Bayesian parameter in a life-cycle model

Paraphrasing a question I was emailed: “I have a life-cycle model. To calibrate the model I set parameters based on some econometric estimates. Some of my econometric estimates are bayesian, and so the calibrated parameter is a (posterior) distribution. How can I solve the life-cycle model with a parameter that has a distribution?”

I am going to sketch an answer where just one parameter, call it theta, has a (bayesian posterior) distribution (for simplicity, I will pretend it is just a standard normal distribution, but the actual distribution is not important for the explanation).
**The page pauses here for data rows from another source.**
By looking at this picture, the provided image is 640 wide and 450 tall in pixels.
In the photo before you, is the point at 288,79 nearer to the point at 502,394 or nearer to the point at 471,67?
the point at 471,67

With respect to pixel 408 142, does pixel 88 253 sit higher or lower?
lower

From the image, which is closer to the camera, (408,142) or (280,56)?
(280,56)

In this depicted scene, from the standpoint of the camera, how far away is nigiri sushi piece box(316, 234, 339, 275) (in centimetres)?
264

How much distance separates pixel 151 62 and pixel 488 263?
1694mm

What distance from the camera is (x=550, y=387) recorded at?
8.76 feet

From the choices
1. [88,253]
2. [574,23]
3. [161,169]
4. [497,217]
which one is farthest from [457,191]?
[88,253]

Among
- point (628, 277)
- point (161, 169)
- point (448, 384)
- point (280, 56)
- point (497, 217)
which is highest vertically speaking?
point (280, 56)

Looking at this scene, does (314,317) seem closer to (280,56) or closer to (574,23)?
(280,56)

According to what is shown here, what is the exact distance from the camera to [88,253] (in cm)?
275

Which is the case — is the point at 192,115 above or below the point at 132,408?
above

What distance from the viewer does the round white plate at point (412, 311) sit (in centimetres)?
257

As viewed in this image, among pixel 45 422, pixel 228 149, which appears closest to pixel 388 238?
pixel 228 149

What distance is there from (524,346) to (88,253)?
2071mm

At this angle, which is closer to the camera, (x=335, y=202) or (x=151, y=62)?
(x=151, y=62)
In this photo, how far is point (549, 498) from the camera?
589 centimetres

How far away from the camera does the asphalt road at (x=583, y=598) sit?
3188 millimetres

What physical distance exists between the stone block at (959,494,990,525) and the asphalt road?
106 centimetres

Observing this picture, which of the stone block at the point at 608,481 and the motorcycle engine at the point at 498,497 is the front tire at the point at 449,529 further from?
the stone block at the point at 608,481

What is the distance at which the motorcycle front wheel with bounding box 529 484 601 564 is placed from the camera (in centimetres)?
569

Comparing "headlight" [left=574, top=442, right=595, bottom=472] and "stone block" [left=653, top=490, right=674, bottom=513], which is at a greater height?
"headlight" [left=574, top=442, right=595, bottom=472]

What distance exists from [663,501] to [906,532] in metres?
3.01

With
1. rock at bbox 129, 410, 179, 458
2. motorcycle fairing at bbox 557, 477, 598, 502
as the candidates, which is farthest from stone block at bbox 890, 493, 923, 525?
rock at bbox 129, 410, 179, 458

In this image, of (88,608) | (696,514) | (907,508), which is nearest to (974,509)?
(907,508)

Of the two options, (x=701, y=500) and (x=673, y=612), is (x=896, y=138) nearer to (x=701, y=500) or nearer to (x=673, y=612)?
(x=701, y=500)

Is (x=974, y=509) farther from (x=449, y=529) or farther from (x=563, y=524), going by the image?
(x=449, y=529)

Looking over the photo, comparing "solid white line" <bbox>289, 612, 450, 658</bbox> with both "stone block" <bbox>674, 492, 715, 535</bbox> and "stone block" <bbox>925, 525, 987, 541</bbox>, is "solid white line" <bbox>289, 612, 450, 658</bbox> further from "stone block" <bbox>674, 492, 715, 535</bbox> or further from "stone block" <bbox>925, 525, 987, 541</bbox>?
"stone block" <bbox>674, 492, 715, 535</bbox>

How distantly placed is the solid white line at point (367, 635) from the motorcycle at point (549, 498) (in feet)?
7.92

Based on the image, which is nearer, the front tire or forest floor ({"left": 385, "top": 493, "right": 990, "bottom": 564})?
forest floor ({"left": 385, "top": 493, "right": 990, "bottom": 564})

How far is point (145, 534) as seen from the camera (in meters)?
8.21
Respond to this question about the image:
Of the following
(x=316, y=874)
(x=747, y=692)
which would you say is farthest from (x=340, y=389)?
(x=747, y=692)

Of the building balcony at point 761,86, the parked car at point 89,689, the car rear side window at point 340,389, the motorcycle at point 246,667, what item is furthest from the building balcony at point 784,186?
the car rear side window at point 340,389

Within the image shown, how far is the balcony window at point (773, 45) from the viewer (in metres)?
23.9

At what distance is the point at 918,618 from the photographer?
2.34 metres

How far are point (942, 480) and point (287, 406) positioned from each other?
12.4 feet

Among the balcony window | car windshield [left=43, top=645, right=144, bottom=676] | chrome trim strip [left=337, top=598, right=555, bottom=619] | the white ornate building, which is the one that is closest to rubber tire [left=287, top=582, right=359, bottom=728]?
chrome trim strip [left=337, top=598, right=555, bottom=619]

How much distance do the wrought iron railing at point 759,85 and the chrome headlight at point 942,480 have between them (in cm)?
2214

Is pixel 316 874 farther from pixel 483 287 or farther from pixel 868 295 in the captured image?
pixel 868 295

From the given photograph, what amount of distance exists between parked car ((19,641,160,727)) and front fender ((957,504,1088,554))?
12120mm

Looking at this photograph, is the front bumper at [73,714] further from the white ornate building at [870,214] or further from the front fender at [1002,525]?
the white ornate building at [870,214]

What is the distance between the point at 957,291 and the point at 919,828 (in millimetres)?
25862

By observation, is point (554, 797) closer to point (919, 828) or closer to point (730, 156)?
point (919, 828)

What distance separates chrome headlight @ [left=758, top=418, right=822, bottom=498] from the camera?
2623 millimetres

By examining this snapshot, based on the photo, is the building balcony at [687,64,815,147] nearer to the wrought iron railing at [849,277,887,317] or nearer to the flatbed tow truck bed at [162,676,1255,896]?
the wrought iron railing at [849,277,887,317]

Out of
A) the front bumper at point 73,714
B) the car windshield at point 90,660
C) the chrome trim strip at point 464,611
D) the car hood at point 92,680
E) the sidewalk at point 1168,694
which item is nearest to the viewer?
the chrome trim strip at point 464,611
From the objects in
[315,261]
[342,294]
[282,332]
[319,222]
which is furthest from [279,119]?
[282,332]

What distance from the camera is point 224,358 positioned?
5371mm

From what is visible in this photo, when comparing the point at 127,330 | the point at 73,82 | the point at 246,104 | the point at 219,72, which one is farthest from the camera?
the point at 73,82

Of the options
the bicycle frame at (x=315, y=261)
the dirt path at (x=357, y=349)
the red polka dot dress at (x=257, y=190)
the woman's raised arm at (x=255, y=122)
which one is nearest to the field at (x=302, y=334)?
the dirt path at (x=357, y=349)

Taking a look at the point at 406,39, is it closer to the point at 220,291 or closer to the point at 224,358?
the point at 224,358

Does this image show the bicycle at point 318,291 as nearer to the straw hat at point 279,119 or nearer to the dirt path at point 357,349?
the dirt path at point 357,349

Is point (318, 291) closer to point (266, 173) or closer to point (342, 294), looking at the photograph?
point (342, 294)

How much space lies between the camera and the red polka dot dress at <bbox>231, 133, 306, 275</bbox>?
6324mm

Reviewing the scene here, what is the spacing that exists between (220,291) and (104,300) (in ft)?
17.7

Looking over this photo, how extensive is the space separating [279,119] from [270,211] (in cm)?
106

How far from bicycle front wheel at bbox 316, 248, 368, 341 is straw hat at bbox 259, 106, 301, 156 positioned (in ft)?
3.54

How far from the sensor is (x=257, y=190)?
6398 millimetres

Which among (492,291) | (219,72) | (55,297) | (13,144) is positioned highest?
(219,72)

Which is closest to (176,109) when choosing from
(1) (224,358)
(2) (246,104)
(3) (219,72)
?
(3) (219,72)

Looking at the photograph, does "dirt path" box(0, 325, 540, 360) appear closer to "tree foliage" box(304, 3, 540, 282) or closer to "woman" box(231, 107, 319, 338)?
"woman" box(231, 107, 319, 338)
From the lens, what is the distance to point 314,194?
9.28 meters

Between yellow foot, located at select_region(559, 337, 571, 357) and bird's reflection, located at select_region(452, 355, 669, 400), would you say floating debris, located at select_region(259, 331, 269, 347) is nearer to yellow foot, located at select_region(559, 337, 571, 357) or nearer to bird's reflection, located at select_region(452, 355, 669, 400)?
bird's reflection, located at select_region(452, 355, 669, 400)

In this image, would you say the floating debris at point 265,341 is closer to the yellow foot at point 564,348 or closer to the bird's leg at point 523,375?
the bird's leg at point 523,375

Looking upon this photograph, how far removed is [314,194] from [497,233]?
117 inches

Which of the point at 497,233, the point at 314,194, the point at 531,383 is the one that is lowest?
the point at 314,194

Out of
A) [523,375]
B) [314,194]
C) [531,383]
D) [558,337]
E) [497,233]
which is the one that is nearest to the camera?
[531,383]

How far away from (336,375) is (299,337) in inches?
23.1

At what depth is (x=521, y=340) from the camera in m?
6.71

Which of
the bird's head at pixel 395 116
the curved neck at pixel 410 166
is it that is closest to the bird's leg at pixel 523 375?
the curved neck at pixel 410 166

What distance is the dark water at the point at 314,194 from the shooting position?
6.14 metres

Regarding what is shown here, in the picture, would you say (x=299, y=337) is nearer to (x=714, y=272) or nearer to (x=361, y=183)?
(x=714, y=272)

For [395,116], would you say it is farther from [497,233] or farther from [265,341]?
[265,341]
The idea is that you just sample from the distribution on theta to get different theta values, then solve the life-cycle model and compute model outputs/statistics for each theta, and the result is that you end up with a distribution over your model outputs/statistics. More formally,

n=100; % number of samples from the distribution on theta parameter we will take
for ii=1:n
(i) draw theta_i from N(0,1) [the distribution on theta]
(ii) solve the life-cycle model with parameter value theta_i
(iii) solve the agent dist and compute model statistics
[to make things concrete, assume we compute mean income, Y]
(iv) we now have Y_i [the model statistic for theta_i], store this
end
What we have now are n values of Y_i. This is the distribution of model statistic Y, and we could calculate things like the mean, std deviation, etc., of this distribution.

VFI Toolkit can do steps (ii) and (iii). You will need to write your own loop and steps (i) and (iv) [most of this is anyway trivial to code].


A few comments: in principle you can actually solve this in parallel, rather than as a loop. One option would be that you just sample all n values of theta_i, and then set these up as n permanent types of agent. You can then just solve them all in one [although internally VFI Toolkit would anyway just be looping over permanent type, so there is little to no point in this particular example, but you get the idea.]

This is not Bayesian estimation of the model parameters (which would require MCMC), it is solving a model which has a parameter which is a distribution rather than a scalar.

If you are reading this and know of a good resource online that has a more detailed explanation/example. Please leave a link.